Work request A: From the parenting tips, transcribe the part that opens with the words containing "When your kids" and closes with "make it happen.".
Work request B: According to the parenting tips, how often should you spend free time with your kids?
Work request C: Decide whether each statement agrees with the parenting tips, answering yes or no and quoting the deciding words: (i) Getting to know other kids and their parents is easy when the kids are little. (ii) The parenting tips recommend buying shares in an organic farm. (iii) The parenting tips quote the Joker.
Segment Start: Source document
Everyone has some ‘best parenting advice’, that they’re more than willing to share, about how you should raise your child. Find your own parenting groove and just be ready to adjust.
Trust your gut. Always. Your gut is trying to talk to you. Listen to it.
When your kids start school, get to know their teachers. Start with preschool, and don’t ever stop.
Get to know other kids – and their parents. This one is easy when they’re little. As they get bigger, not so much. You have to work at it.
Don’t judge other moms. Well, try not to, anyways. It’s natural for women to judge each other.
Starting now, be aware of what you’re feeding them. I’m not saying you should go buy shares in an organic farm, but there are a lot of scary things in food today.
If your kid needs help, make sure they get it. Don’t let pride, fear or ignorance get in the way of your child getting help. Academic, mental, physical–if they need it, make it happen.
Spend some free time with your kids. At least once a week, but preferably once a day.
Find the funny. To quote the Joker, “Why so serious?” Everyone has a sense of humor, and there is no time like parenthood to get that sucker out and use it on the daily.
Take it easy on yourself. For real. Don’t beat yourself up if you have a crappy day (or week, or month) as a mom. I thought there was so much pressure to be The Perfect Mommy back in my day, but holy crap! You fresh young mommies have it coming at you from all directions: Pinterest, Facebook, a plethora of Mommy Blogs, and celebrity mommies who have perfect bodies, perfect homes and loads of best parenting advice. Please know this, ladies: There is no such thing as The Perfect Mommy.
Segment End: Source document
Segment Start: Record set
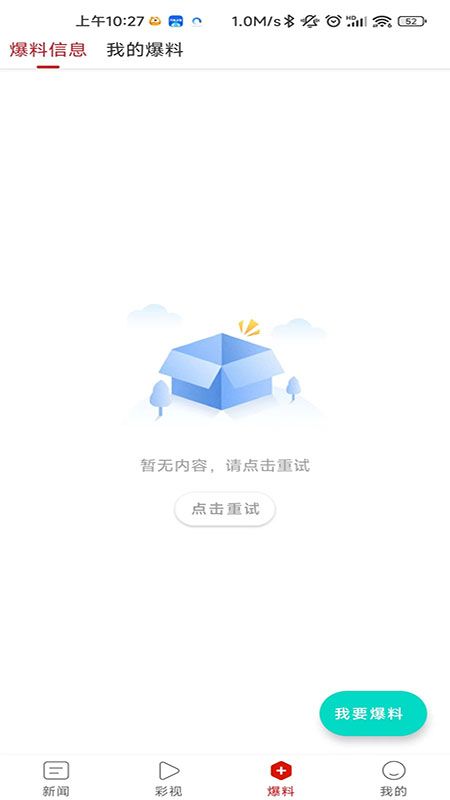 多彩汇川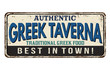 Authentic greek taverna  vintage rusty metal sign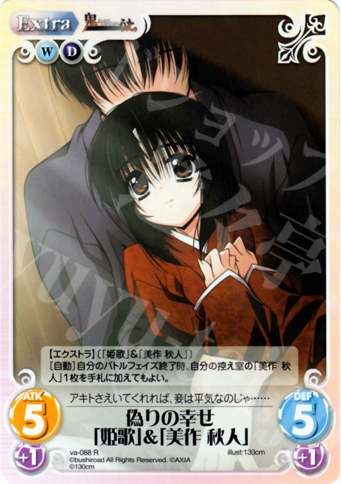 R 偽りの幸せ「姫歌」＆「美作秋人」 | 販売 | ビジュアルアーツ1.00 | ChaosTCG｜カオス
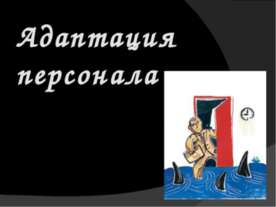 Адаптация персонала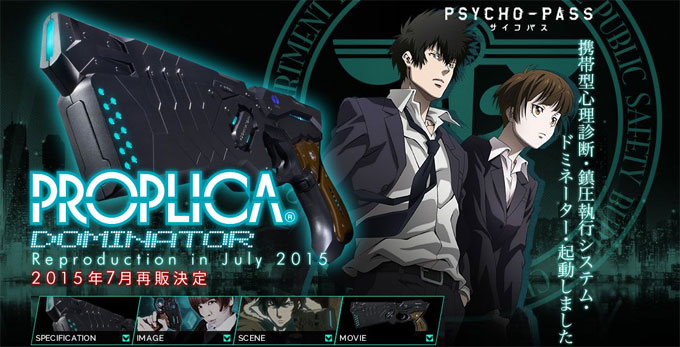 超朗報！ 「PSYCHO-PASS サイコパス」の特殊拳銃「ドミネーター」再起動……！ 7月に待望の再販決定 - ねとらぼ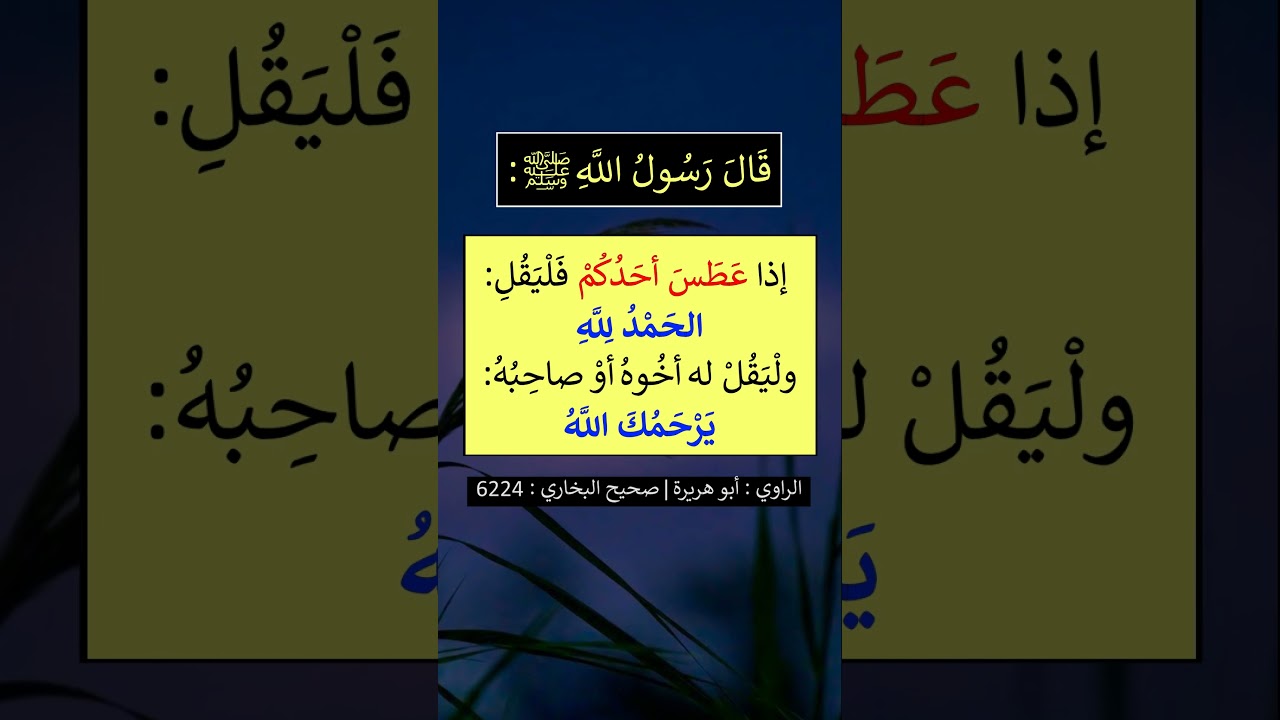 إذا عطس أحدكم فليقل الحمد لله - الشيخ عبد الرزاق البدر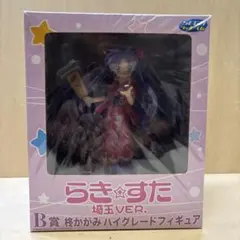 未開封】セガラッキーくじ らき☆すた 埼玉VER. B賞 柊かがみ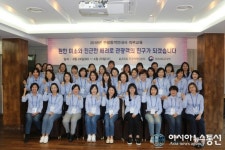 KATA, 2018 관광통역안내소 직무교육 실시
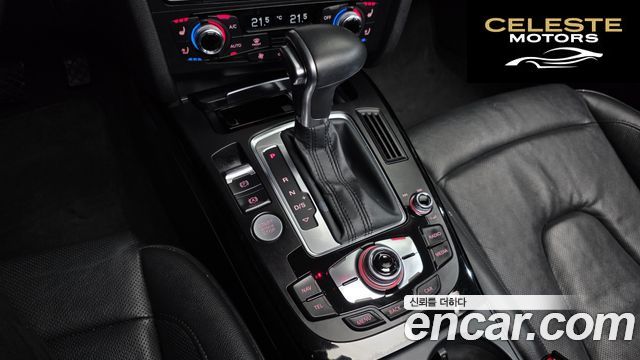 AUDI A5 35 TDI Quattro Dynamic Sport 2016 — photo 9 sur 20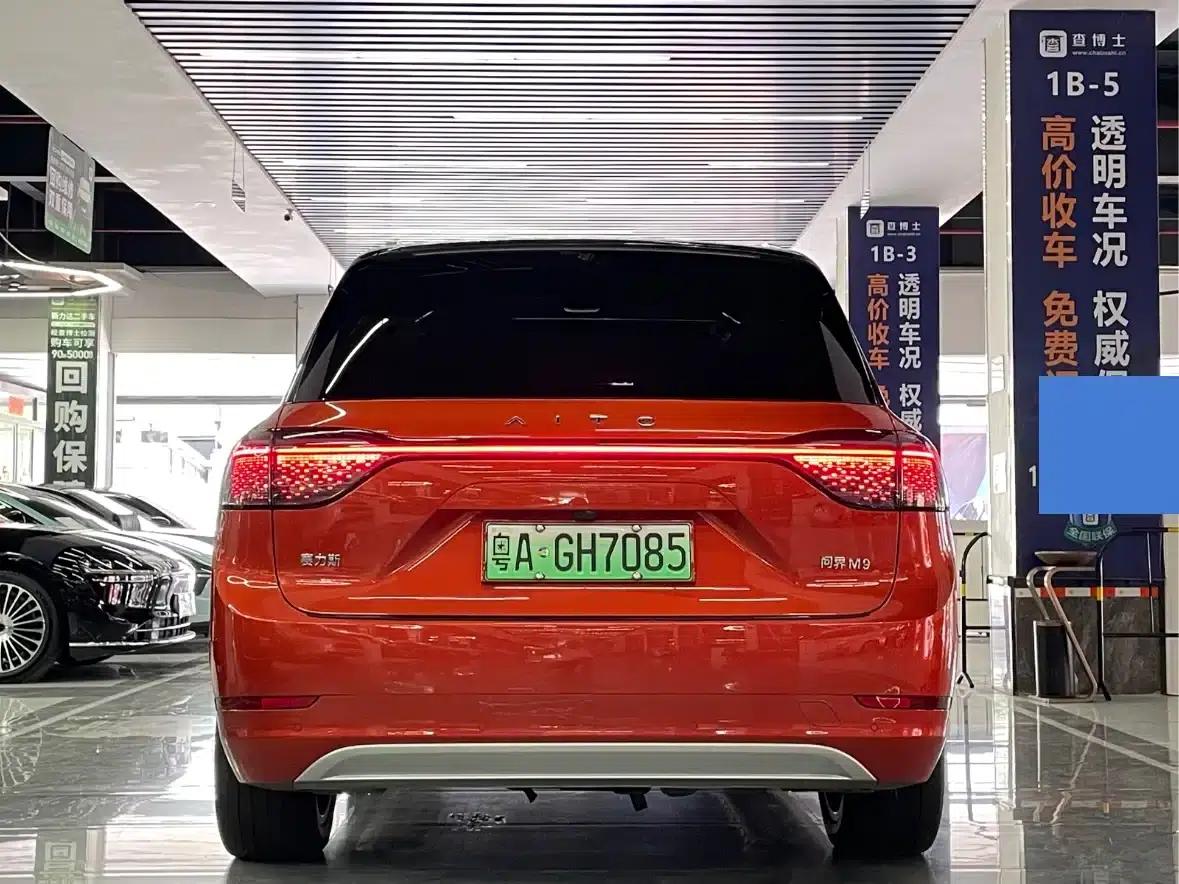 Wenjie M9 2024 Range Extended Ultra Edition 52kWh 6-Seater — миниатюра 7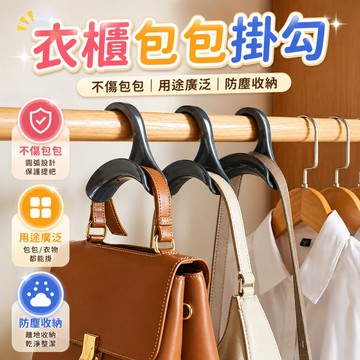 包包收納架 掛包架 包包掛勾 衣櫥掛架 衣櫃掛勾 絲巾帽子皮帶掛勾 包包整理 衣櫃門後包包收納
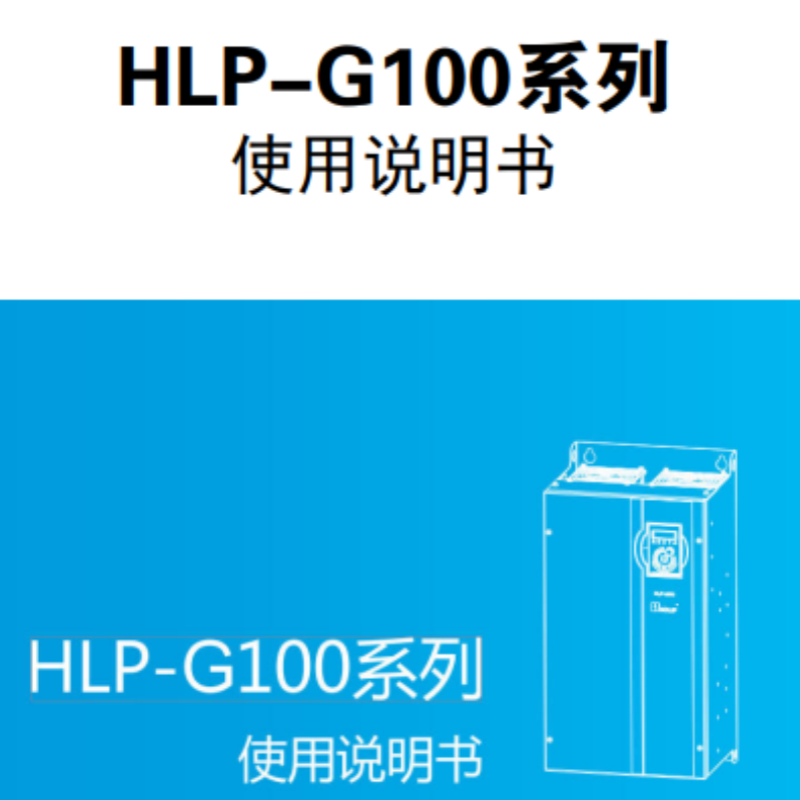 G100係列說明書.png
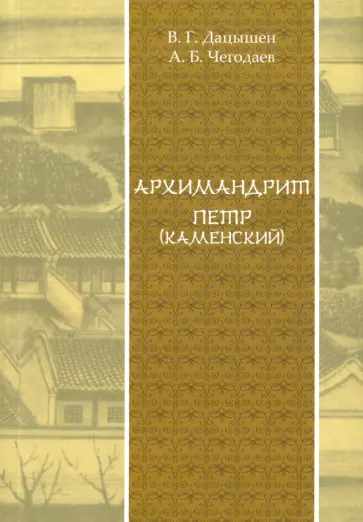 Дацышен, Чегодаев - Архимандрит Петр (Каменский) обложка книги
Segment End: Record set
Exercise solution A:
When your kids start school, get to know their teachers. Start with preschool, and don’t ever stop.
Get to know other kids – and their parents. This one is easy when they’re little. As they get bigger, not so much. You have to work at it.
Don’t judge other moms. Well, try not to, anyways. It’s natural for women to judge each other.
Starting now, be aware of what you’re feeding them. I’m not saying you should go buy shares in an organic farm, but there are a lot of scary things in food today.
If your kid needs help, make sure they get it. Don’t let pride, fear or ignorance get in the way of your child getting help. Academic, mental, physical–if they need it, make it happen.

Exercise solution B: At least once a week, but preferably once a day.

Exercise solution C:
(i) Yes: "This one is easy when they’re little."
(ii) No: "I’m not saying you should go buy shares in an organic farm"
(iii) Yes: "To quote the Joker, “Why so serious?”"